A random sample of 30 cigarettes of a certain brand has an average nicotine content of 2.6 milligrams and a standard deviation of 0.9 mg.
(a)
Give a point estimate of the true mean.
(b)
Construct a 99% confidence interval for the true average nicotine content of this particular brand of cigarettes. [Go to answer]

2.
The owner of a gasoline service station wants to study purchasing habits of motorists at his station. The owner speculates that motorists buy more than 11 gallons of gas, on the average. A random sample of 60 motorists during a certain week is selected with the following results: an average of 11.3 gallons purchased with a standard deviation of 3.1 gallons. Test the hypothesis at a 5% level of significance. [Go to answer]

3.
A certain population of the annual incomes of unskilled laborers has a standard deviation of $1200. A random sample of 36 such incomes results in a sample mean of $7280.
(a)
Give a point estimate for the population mean annual income.
(b)

TO BE DONE
A. List every standard deviation given in the statistics exercises, with its unit.
B. Please copy the statistics exercises word for word from "A random sample of 30" to "the true mean.".
C. Write the next part of the statistics exercises, picking up after the last line shown.

Raw records

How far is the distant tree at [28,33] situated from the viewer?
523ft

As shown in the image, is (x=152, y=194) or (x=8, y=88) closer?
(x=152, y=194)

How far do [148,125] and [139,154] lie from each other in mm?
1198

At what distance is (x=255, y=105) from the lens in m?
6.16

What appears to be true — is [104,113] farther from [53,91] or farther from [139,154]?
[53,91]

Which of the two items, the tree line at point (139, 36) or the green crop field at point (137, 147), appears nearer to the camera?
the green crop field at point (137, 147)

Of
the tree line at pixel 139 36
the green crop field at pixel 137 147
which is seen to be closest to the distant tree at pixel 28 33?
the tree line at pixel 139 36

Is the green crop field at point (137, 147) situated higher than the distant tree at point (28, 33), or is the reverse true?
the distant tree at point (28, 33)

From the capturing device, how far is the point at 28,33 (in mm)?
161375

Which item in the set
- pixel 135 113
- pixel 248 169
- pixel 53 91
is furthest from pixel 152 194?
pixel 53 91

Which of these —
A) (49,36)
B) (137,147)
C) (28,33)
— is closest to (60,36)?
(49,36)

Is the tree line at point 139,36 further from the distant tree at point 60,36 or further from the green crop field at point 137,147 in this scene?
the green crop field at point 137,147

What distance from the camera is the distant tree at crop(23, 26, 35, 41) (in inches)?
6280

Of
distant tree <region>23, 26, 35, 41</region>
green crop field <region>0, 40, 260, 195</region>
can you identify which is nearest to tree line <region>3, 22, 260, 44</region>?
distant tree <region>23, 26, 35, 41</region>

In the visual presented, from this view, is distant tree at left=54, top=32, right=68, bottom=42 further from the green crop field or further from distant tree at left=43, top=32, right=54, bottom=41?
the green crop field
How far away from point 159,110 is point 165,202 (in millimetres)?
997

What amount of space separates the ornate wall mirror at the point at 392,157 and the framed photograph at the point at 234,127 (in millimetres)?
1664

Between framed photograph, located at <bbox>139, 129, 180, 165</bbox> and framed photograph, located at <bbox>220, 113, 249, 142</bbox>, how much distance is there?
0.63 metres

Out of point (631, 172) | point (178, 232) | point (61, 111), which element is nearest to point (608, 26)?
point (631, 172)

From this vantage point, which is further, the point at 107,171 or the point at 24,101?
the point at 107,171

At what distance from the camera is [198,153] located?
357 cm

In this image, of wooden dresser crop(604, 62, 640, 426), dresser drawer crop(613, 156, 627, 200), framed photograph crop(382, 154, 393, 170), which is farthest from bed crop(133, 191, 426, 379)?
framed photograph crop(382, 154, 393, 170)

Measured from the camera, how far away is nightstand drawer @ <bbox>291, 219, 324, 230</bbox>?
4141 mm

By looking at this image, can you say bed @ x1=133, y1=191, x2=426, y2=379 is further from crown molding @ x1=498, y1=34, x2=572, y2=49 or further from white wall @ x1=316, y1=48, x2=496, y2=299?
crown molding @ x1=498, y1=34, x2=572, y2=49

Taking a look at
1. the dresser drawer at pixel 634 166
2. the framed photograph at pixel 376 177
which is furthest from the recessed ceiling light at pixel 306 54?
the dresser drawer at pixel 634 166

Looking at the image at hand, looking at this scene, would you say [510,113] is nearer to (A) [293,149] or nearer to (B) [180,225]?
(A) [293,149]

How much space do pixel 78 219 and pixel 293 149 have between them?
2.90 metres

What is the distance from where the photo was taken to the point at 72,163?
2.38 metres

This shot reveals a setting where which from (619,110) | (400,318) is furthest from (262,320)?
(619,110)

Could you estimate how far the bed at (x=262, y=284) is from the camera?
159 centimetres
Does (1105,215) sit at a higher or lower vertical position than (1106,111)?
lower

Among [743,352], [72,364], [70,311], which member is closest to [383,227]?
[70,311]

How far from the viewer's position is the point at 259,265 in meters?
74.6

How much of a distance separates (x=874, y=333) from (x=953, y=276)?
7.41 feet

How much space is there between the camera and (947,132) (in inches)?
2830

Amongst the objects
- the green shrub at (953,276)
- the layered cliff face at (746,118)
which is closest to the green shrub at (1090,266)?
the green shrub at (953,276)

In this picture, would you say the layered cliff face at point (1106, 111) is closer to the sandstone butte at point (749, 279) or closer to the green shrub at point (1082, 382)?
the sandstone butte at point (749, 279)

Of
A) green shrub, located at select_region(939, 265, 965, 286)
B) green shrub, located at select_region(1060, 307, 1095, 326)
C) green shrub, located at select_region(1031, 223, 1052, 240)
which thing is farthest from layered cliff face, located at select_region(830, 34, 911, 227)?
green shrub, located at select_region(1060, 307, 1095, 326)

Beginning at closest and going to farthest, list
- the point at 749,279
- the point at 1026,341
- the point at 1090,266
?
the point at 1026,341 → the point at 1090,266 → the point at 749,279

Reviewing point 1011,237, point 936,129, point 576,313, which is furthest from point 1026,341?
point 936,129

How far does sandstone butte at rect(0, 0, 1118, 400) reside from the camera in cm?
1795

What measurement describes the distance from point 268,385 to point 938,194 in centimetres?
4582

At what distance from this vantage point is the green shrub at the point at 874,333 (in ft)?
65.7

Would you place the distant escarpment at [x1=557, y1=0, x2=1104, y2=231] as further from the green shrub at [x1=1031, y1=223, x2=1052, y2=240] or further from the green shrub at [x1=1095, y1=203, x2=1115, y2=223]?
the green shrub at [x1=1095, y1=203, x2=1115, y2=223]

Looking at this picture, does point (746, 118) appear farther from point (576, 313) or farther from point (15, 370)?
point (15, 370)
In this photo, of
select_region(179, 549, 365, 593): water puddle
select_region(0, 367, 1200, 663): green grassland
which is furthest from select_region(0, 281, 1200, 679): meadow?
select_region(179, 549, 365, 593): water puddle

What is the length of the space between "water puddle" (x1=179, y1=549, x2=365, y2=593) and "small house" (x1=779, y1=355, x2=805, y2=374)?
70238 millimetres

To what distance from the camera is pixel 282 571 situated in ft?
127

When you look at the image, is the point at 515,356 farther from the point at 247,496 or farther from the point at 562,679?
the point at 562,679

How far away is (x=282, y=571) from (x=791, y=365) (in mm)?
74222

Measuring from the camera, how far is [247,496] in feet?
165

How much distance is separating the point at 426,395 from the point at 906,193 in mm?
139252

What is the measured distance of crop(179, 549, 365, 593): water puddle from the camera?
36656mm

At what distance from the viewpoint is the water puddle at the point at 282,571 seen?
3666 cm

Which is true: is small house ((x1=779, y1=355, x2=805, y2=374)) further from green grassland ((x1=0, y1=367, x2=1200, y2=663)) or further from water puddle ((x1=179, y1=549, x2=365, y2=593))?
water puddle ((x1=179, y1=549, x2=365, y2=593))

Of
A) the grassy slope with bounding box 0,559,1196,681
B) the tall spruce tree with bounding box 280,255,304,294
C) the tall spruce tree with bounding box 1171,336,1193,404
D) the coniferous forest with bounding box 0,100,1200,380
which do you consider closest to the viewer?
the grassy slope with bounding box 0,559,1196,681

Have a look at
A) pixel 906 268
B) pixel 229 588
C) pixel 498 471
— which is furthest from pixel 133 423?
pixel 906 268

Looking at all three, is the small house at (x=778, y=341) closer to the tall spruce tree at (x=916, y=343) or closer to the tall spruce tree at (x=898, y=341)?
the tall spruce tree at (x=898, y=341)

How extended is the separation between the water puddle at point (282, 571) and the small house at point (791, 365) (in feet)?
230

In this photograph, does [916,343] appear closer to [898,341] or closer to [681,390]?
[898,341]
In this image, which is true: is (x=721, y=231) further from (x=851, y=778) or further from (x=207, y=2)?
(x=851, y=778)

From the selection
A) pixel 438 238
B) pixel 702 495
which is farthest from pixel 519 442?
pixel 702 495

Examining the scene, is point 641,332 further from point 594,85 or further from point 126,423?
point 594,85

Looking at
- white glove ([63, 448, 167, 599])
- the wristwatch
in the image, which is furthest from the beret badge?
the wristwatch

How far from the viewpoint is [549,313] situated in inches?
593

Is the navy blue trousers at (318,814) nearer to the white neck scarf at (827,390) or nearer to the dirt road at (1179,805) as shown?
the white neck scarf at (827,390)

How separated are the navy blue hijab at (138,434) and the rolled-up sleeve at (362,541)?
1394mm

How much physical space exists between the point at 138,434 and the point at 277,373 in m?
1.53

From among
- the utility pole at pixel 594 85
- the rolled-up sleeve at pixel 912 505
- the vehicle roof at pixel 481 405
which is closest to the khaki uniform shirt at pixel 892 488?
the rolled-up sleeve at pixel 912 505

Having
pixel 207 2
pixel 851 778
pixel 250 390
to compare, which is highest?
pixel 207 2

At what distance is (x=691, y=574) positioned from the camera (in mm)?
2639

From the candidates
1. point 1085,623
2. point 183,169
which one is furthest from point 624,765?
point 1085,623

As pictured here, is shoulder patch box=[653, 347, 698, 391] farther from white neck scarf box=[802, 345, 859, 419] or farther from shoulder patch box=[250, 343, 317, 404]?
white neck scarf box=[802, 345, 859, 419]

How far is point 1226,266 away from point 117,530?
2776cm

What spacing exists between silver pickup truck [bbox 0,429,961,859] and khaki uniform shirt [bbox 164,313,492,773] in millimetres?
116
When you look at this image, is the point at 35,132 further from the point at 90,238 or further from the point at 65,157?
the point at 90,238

ANSWER SET
A.
0.9 mg
3.1 gallons
$1200

B.
A random sample of 30 cigarettes of a certain brand has an average nicotine content of 2.6 milligrams and a standard deviation of 0.9 mg.
(a)
Give a point estimate of the true mean.

C.
Estimate with a 95% confidence interval. [Go to answer]

4.
A botanist wants to determine the proportion of tulip bulbs of a particular type that will bloom. He selects a random sample of 100 such bulbs and finds that 36 of them bloom.
(a)
Calculate a 90% confidence interval for this proportion.
(b)
Calculate a 98% confidence interval for this proportion. [Go to answer]

5.
By measuring the amount of time it takes a component to move from one work station to the next, an engineer has estimated that the standard deviation is 7.0 seconds. How many measurements should be taken in order to be 95% certain the maximum error of estimation will not exceed 0.8 seconds? [Go to answer]

6.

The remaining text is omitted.